The opinion of the court was delivered by: Judge Blanche M. Manning
Defendant Theresa Phillips faces five counts of defrauding the government out of more than $1 million dollars by billing Medicare for services never provided. She has filed ten pre-trial motions, which the court discusses in turn.
Motion for a Bill of Particulars
Phillips asks the court to order the government to file a bill of particulars because, she contends, the superseding indictment fails to "state the species,-descend to the particulars." (emphasis hers). The court may order a bill of particulars when the defendant needs more information than what is contained in the indictment in order to (1) enable her to prepare a defense; (2) avoid unfair surprise at trial; and (3) preclude a second prosecution for the same offense. United States v. Fassnacht, 332 F.3d 440, 446-47 (7th Cir. 2003); United States v. Caputo, 288 F. Supp. 2d 923, 925 (N. D. Ill. 2003). Additional information is necessary only if the indictment fails to set forth the elements of the charged offense. Fassnacht, 332 F.3d at 447; Caputo, 288 F. Supp. 2d at 925. In determining whether the indictment sufficiently sets forth the elements of the offense, relevant factors include: (1) the complexity of the charged offense; (2) the clarity of the indictment; and (3) the degree of discovery available in the absence of a bill of particulars. Caputo, 288 F. Supp. 2d at 925.
The court has reviewed the superseding indictment and, in its discretion, agrees with the defendant that she is due additional information about the charges she faces. Paragraph 11 of the superseding indictment alleges that during the period 1999 through 2003 she "defrauded Medicare out of more than $1,165,000." But later in paragraph 17 while delineating the individual counts she faces, the indictment alleges only five instances during 2002 in which Phillips allegedly received fraudulently-obtained Medicare funds. The amount allegedly bilked as detailed in paragraph 17 totals only $47,947.87, rather than the $1,165,000 alleged in paragraph 11. Adding to the confusion is a spreadsheet the government produced in response to Phillips' request for a bill of particulars. The government contends that the spreadsheet provides Phillips all she needs to know about the five instances in 2002 during which she fraudulently received Medicare check. However, the check numbers of the five checks listed on the spreadsheet do not match the check numbers listed in paragraph 17, even though they are supposed to be the same checks, and even though the dates of the checks match.

::::::::

# Task list
A. According to the court opinion, what total does paragraph 17 of the superseding indictment give for the amount allegedly bilked?
B. Copy the part of the court opinion that begins at the words "The opinion of" and stops after "discusses in turn.".

# Extracted information
::::::::

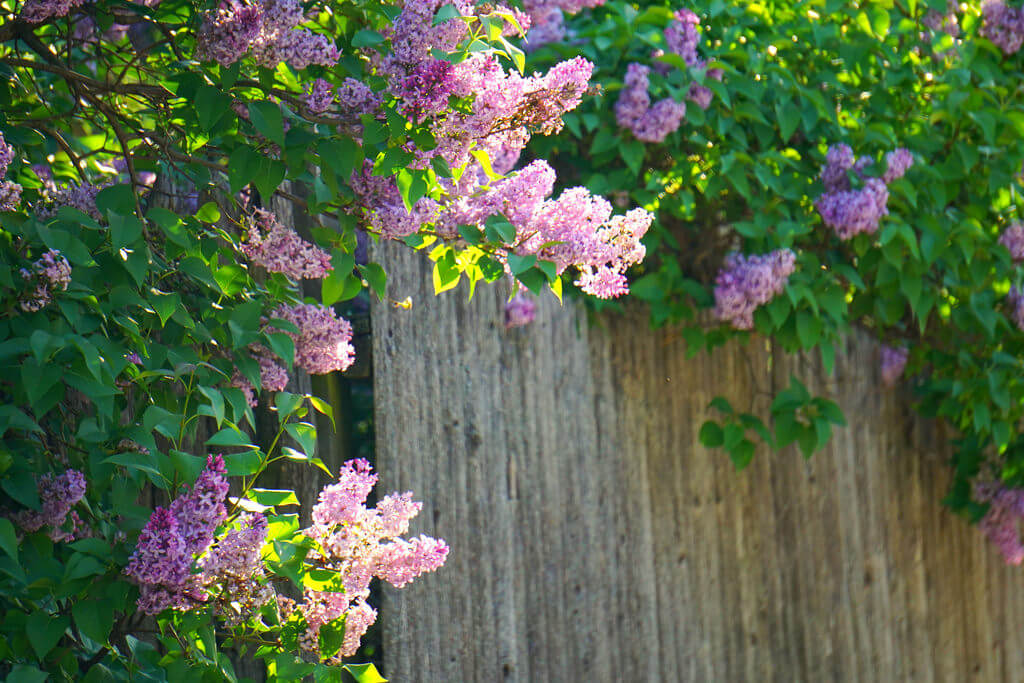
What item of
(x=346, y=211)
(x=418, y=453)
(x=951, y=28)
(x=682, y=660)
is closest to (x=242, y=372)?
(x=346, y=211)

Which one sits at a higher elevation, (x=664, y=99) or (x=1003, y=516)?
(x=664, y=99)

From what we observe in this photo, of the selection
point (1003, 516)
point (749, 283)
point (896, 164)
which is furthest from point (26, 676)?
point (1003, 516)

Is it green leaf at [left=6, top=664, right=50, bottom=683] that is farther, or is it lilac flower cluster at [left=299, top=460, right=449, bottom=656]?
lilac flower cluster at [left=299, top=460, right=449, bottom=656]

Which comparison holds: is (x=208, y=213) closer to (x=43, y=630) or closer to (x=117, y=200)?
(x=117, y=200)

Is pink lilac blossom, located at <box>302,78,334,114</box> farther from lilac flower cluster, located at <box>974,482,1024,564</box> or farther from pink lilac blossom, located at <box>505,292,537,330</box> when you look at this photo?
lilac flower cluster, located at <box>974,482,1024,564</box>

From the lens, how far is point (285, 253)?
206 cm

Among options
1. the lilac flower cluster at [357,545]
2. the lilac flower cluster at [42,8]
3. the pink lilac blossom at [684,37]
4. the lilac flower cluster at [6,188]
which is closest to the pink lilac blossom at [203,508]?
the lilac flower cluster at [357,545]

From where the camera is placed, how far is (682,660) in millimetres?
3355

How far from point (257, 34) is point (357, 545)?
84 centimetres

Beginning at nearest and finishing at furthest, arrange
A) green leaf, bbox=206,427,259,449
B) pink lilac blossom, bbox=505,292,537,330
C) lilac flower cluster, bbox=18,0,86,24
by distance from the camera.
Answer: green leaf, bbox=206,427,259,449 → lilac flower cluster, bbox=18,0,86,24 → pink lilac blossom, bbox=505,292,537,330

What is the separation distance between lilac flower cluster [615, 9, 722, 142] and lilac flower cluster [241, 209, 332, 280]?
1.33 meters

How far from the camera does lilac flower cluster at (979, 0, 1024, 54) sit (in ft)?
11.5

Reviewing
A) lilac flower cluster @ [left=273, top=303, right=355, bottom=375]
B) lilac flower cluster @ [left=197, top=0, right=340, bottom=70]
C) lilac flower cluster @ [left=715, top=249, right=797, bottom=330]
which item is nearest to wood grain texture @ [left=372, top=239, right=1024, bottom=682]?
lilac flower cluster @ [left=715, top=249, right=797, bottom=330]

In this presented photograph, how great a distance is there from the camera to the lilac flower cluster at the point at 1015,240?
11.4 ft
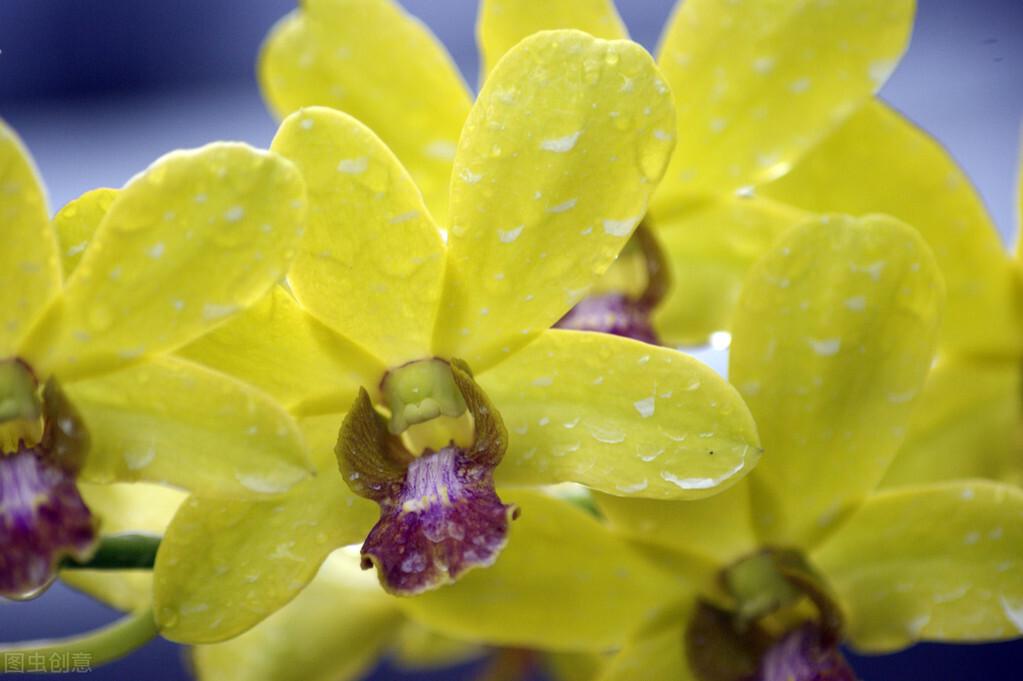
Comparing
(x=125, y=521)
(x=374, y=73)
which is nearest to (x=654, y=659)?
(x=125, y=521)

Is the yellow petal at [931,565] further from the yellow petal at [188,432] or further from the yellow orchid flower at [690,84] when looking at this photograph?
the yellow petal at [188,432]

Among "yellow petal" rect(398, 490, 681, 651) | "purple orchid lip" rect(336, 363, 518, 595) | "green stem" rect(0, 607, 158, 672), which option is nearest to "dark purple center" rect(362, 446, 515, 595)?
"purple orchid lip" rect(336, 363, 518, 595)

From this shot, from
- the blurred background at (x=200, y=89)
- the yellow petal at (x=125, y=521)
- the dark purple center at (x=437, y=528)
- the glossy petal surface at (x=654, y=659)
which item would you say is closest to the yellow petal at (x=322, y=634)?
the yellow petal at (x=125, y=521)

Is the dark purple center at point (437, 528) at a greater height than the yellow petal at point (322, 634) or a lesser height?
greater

::::::::

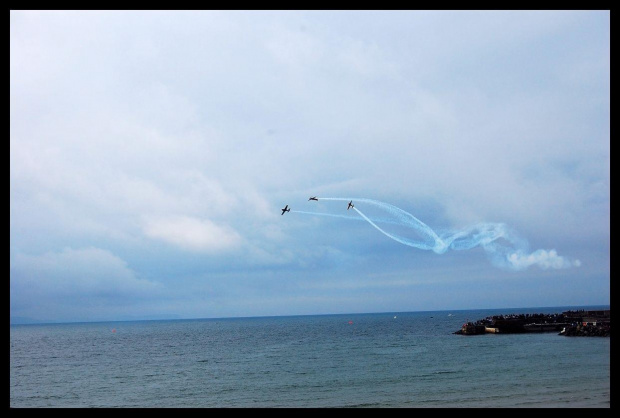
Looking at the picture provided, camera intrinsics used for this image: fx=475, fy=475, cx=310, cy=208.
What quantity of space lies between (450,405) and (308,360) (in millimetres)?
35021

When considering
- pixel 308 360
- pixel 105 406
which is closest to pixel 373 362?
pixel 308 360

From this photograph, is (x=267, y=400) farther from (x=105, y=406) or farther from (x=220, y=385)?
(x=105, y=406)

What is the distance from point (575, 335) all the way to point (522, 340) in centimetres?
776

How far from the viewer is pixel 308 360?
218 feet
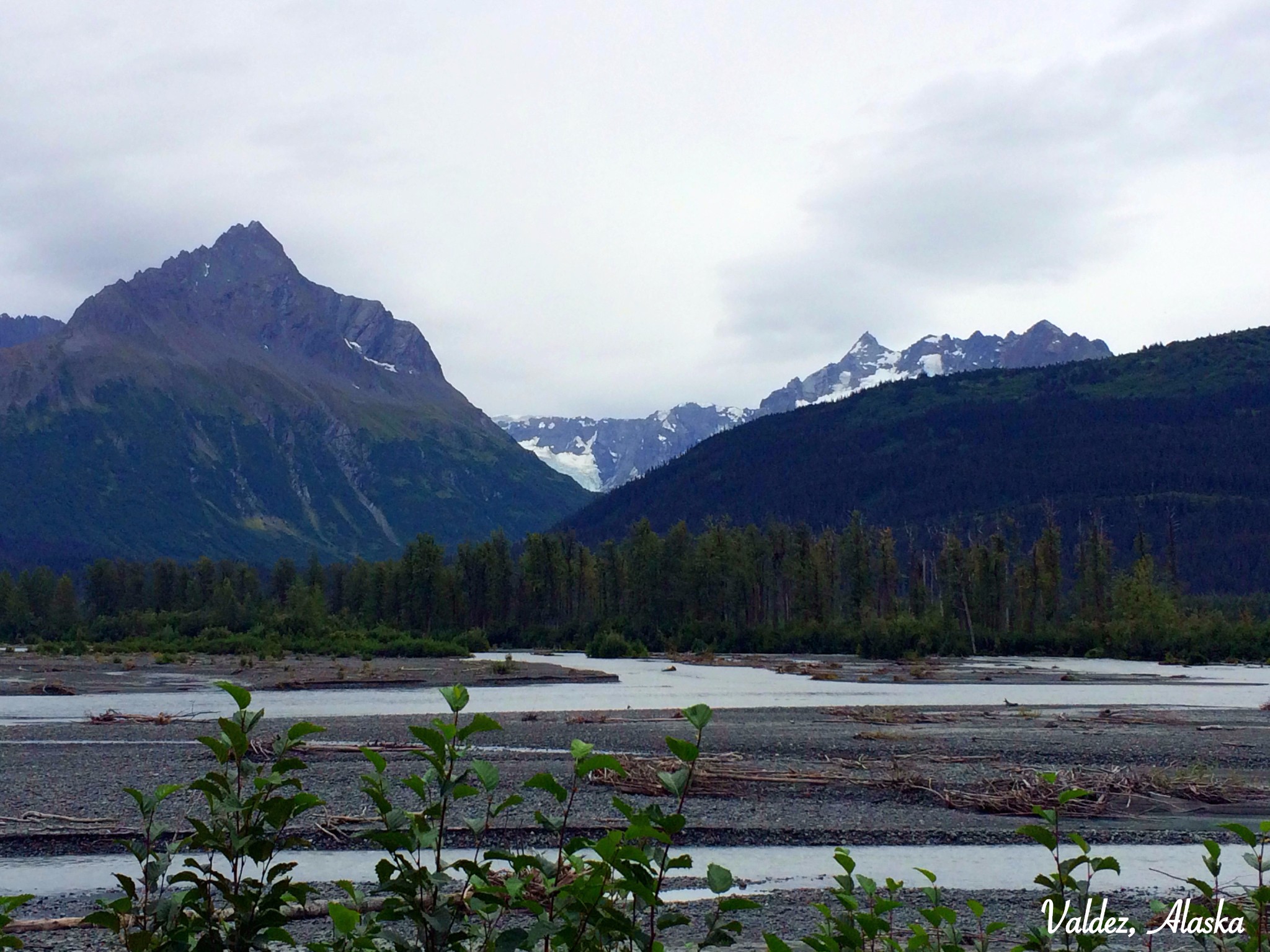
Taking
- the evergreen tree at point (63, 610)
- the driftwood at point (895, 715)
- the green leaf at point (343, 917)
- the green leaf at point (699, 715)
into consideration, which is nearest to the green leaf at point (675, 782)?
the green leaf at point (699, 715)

::::::::

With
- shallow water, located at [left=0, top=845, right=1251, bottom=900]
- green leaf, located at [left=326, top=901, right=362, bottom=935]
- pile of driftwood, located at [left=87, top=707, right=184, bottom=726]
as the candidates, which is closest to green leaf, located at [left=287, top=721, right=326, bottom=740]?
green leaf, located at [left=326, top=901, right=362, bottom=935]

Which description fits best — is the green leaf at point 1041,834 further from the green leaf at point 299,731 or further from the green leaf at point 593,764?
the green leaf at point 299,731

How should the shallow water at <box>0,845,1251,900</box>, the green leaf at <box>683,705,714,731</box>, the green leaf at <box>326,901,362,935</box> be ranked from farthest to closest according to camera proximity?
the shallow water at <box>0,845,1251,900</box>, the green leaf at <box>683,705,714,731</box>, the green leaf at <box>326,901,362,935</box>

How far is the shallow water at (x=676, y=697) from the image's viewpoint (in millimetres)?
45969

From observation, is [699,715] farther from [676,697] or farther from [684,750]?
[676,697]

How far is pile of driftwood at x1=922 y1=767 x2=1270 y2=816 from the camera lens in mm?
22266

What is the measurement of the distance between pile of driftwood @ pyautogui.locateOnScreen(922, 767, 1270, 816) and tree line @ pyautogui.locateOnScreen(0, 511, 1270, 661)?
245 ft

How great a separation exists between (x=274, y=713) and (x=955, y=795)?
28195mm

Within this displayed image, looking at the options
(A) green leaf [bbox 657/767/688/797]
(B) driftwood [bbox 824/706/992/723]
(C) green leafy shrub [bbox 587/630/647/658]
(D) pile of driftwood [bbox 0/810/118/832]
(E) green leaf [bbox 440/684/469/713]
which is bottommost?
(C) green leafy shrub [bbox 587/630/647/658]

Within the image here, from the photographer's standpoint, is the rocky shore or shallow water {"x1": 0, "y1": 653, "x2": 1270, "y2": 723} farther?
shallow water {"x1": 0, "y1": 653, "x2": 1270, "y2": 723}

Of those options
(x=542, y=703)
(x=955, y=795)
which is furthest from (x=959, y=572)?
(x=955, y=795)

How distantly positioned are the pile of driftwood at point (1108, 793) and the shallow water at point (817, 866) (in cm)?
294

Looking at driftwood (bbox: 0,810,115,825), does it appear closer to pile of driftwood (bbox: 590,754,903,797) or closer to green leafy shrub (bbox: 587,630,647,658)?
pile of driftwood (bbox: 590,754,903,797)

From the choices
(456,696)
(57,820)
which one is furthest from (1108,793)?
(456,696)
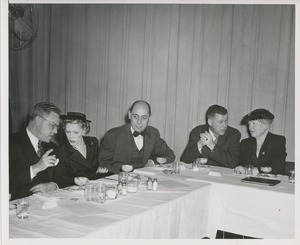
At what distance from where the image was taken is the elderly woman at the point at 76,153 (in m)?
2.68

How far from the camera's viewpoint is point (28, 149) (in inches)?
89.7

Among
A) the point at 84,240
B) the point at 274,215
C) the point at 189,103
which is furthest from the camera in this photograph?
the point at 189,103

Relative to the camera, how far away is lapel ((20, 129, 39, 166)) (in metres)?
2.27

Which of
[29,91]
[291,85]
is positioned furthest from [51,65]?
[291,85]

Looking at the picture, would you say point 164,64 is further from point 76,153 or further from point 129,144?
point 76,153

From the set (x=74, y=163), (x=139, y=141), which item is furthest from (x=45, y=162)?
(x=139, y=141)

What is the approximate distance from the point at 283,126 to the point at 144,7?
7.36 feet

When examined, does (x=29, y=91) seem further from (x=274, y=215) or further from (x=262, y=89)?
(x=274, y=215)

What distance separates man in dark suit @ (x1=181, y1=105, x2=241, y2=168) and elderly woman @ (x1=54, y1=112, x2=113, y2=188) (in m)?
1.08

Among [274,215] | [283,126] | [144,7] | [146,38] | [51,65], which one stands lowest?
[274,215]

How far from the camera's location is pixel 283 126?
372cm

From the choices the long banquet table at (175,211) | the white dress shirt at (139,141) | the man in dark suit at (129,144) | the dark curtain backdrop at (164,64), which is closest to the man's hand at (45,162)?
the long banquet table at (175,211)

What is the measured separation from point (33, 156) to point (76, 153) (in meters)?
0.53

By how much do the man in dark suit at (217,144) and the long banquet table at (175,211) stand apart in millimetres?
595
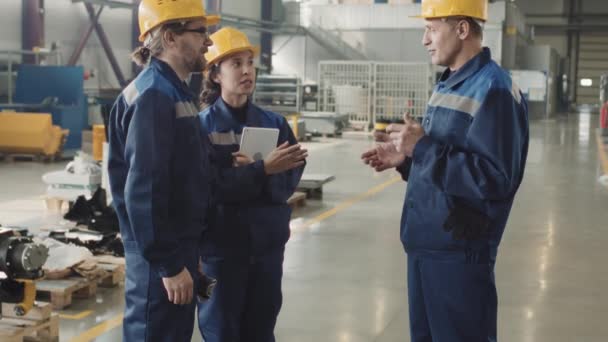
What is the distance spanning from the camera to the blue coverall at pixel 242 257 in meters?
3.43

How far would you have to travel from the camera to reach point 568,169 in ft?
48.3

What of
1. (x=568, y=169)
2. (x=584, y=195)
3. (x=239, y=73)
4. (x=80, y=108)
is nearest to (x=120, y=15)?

::::::::

# Exercise responses
A. $47,947.87

B.
The opinion of the court was delivered by: Judge Blanche M. Manning
Defendant Theresa Phillips faces five counts of defrauding the government out of more than $1 million dollars by billing Medicare for services never provided. She has filed ten pre-trial motions, which the court discusses in turn.